- Canada's Agriculture Minister, Gerry Ritz, has officially warned the U.S. about retaliation if the U.S. pursues a voluntary scheme for country-of-origin labels (COOL), which was introduced into the Senate last month.
- "Senators (John) Hoeven and (Debbie) Stabenow's proposal in no way reflects Canada’s voluntary labeling regime – any suggestion of this is blatantly false. A voluntary regime as they propose does not require legislation. Should the United States move forward with their short-sighted proposal, Canada will have no choice but to impose billions of dollars of retaliatory tariffs on United States exports," Ritz said, according to Just-Food.
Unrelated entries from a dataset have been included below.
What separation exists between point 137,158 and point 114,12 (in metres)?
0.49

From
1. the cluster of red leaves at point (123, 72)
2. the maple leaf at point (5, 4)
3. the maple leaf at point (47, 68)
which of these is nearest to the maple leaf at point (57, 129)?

- The senators who introduced the voluntary COOL legislation said it could help the U.S. "satisfy its international trade arrangements and also 'empower' consumers by providing them with access to meats labeled 'product of the US,' Just-Food reported.
The only way for the U.S. to move forward without facing tariffs from Canada is a full repeal of COOL, which the House proposed in May.
The North American Meat Institute favors this move as well. According to Just-Food, "Speaking at the time, president and CEO Barry Carpenter insisted regulators could not 'waste precious time debating proposals other than full and simple repeal' given the threat of trade sanctions. 'Anything else jeopardizes important segments of the US economy and ultimately our consumers,' he insisted."
At this point legislators have to weigh which is more important: labeling or avoiding tariffs. Both will ultimately impact producers and consumers.